# Tutor profile: Jeremiah M.

## Questions

### Subject: Number Theory

Show that, if $$n\geq 6$$ is composite, then $$n$$ divides $$(n-1)!$$.

Suppose we have some composite $$n\geq 6$$. Then $$n = pq$$ for some nontrivial positive integers $$p,q$$ (that is, $$p$$ and $$q$$ are not $$1$$ and $$n$$).
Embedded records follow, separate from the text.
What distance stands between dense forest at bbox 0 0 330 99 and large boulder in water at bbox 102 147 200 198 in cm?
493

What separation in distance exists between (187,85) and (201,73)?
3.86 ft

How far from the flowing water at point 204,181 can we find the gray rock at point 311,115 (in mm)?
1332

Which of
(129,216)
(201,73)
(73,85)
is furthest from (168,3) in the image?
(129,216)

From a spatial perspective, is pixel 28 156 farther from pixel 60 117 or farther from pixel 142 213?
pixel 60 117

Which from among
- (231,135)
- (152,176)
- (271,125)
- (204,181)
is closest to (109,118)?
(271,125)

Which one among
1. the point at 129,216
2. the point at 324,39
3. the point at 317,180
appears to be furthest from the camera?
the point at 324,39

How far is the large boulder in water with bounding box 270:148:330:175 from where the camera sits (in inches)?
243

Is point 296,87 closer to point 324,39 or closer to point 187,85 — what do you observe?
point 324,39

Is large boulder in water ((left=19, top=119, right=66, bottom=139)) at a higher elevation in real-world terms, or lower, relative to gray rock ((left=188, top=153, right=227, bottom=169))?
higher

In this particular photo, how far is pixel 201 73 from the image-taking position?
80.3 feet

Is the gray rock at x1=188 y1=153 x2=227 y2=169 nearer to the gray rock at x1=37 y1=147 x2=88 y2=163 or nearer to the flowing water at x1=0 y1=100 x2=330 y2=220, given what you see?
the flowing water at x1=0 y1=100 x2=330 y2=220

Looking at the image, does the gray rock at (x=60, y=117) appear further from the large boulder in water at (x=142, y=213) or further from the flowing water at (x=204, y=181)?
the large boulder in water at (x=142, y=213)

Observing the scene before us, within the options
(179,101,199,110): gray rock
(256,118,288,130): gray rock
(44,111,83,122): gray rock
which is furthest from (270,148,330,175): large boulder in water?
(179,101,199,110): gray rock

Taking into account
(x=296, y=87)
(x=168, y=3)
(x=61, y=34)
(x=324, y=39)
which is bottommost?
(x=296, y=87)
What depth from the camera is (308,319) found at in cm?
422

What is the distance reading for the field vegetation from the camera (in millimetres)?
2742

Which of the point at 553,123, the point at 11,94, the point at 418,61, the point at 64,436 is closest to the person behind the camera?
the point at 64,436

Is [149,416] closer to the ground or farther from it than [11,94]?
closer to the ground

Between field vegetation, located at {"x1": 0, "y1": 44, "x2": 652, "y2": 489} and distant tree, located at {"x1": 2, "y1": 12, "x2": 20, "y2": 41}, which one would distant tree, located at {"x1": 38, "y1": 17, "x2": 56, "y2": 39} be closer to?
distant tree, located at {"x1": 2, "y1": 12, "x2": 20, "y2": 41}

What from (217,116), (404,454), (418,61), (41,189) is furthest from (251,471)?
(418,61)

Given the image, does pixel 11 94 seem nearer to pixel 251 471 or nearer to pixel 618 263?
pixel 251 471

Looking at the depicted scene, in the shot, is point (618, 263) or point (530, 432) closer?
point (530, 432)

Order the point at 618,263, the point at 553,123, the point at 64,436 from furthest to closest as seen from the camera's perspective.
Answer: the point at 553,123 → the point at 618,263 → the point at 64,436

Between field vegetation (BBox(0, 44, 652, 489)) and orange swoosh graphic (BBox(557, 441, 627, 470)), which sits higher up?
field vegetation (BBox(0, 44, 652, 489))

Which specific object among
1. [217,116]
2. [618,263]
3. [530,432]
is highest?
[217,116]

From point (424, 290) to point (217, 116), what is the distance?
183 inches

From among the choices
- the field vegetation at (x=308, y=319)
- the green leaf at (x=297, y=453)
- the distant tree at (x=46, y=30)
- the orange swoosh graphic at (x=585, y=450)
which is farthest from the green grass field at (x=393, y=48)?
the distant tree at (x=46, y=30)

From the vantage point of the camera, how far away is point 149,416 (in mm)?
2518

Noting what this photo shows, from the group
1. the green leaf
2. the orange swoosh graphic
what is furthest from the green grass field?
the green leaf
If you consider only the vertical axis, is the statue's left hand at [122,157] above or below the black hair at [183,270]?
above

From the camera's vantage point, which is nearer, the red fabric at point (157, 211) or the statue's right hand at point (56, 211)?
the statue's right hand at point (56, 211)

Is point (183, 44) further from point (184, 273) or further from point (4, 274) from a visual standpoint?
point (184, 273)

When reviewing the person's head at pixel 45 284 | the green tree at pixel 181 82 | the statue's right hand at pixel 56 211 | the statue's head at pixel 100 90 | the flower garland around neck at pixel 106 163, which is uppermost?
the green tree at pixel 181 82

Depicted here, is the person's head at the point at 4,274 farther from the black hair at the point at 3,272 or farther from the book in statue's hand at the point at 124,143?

If $$n$$ is even, $$2\leq p,q \leq \frac{n}{2}$$. If $$n$$ is odd, $$3\leq p,q \leq \frac{n}{3} < \frac{n}{2}$$. Furthermore, $$\frac{n}{2} = n-\frac{n}{2} < n-1$$ as $$n\geq6$$. Therefore, $$p$$ and $$q$$ are positive integers that are greater than 1 and less than $$n-1$$. Recall that $$(n-1)!$$ is the product of every integer from 1 through $$n-1$$. Therefore, $$p$$ and $$q$$ both divide $$(n-1)!$$. Thus, $$pq = n$$ divides $$(n-1)!$$.

### Subject: Calculus

Use the Comparison Test to determine if the following series converges or diverges: $( \sum^\infty_{n=1} \frac{n^3}{n^6+n+5}$)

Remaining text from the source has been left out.